__Set problem__
In the listing below, copy the lines from the one with "Looking at what" up to and including the one with "4. the radial web line at (x=935, y=48)", keeping every character unchanged.

Records from a spatial question set
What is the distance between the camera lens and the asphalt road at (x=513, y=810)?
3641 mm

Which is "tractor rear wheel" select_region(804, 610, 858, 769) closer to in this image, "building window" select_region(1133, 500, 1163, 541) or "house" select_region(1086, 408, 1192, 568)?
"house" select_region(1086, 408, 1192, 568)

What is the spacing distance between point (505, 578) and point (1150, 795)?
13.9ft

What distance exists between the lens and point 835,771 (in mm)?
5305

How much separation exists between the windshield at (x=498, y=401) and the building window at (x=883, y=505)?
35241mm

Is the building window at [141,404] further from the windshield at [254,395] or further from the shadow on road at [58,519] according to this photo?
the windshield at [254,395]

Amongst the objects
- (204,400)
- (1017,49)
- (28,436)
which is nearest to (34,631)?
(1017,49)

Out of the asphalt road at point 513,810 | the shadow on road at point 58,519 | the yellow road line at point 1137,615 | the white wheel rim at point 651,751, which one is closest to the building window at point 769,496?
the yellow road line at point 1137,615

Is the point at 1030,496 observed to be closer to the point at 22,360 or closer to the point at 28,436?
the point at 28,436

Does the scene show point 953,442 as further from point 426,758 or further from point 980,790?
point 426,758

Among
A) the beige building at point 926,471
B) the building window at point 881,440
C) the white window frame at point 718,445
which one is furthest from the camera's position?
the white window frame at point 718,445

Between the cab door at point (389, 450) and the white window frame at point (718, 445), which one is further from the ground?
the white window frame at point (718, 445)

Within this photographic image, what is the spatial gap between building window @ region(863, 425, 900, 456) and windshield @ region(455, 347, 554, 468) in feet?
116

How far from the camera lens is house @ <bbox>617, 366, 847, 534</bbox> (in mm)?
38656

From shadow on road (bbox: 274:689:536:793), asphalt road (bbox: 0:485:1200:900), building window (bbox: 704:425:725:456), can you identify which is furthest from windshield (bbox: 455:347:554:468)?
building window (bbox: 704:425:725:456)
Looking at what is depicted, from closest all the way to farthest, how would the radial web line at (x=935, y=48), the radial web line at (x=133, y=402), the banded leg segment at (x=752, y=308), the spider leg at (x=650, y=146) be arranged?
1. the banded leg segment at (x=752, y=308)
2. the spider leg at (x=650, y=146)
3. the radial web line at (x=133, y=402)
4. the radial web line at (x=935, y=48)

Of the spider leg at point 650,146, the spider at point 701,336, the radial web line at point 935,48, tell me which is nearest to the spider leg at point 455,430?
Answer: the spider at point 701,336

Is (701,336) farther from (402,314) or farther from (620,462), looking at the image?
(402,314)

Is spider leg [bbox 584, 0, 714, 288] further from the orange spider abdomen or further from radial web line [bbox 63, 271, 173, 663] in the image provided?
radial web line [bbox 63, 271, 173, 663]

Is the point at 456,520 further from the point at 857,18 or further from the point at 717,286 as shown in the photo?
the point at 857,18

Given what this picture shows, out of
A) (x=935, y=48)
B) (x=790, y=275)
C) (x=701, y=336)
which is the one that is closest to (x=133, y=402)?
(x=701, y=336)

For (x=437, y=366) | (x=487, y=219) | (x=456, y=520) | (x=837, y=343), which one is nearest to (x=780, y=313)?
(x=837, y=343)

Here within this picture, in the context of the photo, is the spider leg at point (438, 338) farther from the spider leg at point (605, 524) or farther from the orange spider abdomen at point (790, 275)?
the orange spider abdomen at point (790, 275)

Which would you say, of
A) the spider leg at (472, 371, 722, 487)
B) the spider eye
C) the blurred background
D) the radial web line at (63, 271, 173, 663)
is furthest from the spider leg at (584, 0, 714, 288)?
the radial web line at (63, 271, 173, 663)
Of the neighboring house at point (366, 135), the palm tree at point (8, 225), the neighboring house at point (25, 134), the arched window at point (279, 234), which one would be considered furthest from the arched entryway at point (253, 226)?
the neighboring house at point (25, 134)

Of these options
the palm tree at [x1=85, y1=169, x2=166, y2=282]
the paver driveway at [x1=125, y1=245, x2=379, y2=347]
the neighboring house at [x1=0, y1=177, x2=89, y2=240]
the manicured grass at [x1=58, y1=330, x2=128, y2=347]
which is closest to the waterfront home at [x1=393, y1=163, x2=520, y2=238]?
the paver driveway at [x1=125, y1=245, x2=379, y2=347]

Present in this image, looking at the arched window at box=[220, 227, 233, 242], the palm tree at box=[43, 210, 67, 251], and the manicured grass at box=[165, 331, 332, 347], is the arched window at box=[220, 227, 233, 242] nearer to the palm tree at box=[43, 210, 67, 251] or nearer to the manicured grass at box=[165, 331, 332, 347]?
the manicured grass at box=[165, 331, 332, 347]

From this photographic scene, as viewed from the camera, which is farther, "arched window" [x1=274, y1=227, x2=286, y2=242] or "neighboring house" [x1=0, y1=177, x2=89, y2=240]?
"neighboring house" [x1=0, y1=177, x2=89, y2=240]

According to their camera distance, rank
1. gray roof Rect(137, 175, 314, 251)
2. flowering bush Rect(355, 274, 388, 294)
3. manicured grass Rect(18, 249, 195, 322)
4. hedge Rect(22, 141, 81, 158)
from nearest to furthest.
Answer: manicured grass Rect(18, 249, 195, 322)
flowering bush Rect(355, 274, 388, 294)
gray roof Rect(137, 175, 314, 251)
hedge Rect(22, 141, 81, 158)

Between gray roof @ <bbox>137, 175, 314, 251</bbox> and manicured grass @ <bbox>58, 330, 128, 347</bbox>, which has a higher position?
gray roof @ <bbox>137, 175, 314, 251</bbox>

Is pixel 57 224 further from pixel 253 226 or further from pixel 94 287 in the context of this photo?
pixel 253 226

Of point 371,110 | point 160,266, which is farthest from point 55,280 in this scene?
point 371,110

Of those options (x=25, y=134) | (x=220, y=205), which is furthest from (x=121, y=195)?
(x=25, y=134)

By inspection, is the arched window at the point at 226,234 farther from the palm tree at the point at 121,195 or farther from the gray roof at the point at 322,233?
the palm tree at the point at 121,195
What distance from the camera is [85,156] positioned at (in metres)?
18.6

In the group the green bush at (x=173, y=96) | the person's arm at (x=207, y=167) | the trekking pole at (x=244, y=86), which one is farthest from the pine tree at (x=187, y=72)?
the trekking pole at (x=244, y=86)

__Reply__
Looking at what is depicted, from closest all the way to farthest, how would the radial web line at (x=935, y=48), the radial web line at (x=133, y=402), the banded leg segment at (x=752, y=308), the spider leg at (x=650, y=146) be arranged?
1. the banded leg segment at (x=752, y=308)
2. the spider leg at (x=650, y=146)
3. the radial web line at (x=133, y=402)
4. the radial web line at (x=935, y=48)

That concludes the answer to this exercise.